**Exercise brief:**
Reproduce the part of the text on Data Flow transformations below from "The Cache Transformation enables" up to and including "Flows or packages.", word for word.

**Given text:**
————

To configure this transformation, drag the column or variable into the Expression column, as shown in Figure 4-16. Then add any functions to it. You can find a list of functions in the top-right corner of the Derived Column Transformation Editor. You must then specify, in the Derived Column dropdown box, whether you want the output to replace an existing column in the Data Flow or create a new column. As shown in Figure 4-16, the first derived column expression is doing an in-place update of the OrderQuantity column. The expression states that if the OrderQuantity column is null, then convert it to 0; otherwise, keep the existing data in the OrderQuantity column. If you create a new column, specify the name in the Derived Column Name column, as shown in the VAT column.
You’ll find all the available functions for the expression language in the top-right pane of the editor. There are no hidden or secret expressions in this C# variant expression language. We use the expression language much more throughout this and future Post so don’t worry too much about the details of the language yet.
Some common expressions can be found in the following table:
The Lookup Transformation performs what equates to an INNER JOIN on the Data Flow and a second data set. The second data set can be an OLE DB table or a cached file, which is loaded in the Cache Transformation. After you perform the lookup, you can retrieve additional columns from the second column. If no match is found, an error occurs by default. You can later choose, using the Configure Error Output button, to ignore the failure (setting any additional columns retrieved from the reference table to NULL) or redirect the rows down the second non matched green path.
NOTE This is a very detailed transformation; it is covered in much more depth in Joining Data Topic and again in Creating an End-to-End Package Topic.
The Cache Transformation enables you to load a cache file on disk in the Data Flow. This cache file is later used for fast lookups in a Lookup Transformation. The Cache Transformation can be used to populate a cache file in the Data Flow as a transformation, and then be immediately used, or it can be used as a destination and then used by another package or Data Flow in the same package.
The cache file that’s created enables you to perform lookups against large data sets from a raw file. It also enables you to share the same lookup cache across many Data Flows or packages.
NOTE This transformation is covered in much more detail in Joining Data Topic.

————

**Information provided:**
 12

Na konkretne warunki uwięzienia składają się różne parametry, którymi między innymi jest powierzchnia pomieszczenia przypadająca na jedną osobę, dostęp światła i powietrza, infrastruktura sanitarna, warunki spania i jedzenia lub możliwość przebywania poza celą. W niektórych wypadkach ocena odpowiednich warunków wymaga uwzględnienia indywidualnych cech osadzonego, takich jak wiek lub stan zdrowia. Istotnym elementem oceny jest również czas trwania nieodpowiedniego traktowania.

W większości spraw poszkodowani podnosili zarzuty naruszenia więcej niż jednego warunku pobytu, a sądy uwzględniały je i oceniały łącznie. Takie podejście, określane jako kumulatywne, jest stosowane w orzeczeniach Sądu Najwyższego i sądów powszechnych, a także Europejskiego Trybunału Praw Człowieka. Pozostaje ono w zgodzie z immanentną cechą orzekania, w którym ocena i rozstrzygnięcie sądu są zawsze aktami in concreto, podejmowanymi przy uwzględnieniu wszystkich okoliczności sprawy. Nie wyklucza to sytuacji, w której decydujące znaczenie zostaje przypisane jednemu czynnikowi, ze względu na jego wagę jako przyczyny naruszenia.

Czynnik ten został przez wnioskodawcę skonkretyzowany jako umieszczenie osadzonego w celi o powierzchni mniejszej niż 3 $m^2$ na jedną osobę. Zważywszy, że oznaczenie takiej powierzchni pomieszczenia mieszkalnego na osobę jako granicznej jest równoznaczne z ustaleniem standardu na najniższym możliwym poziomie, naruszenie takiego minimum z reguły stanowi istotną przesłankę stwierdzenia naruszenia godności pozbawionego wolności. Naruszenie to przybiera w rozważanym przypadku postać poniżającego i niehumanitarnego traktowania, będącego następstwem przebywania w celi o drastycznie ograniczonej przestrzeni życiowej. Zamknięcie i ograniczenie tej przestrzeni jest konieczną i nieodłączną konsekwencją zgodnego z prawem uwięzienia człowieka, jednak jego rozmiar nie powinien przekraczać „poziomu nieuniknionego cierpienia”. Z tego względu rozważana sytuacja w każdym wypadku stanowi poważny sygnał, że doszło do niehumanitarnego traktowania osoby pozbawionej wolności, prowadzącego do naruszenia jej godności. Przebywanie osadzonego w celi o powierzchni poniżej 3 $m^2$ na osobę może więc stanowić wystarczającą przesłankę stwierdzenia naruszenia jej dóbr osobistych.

————

**Answer to this exercise:**
The Cache Transformation enables you to load a cache file on disk in the Data Flow. This cache file is later used for fast lookups in a Lookup Transformation. The Cache Transformation can be used to populate a cache file in the Data Flow as a transformation, and then be immediately used, or it can be used as a destination and then used by another package or Data Flow in the same package.
The cache file that’s created enables you to perform lookups against large data sets from a raw file. It also enables you to share the same lookup cache across many Data Flows or packages.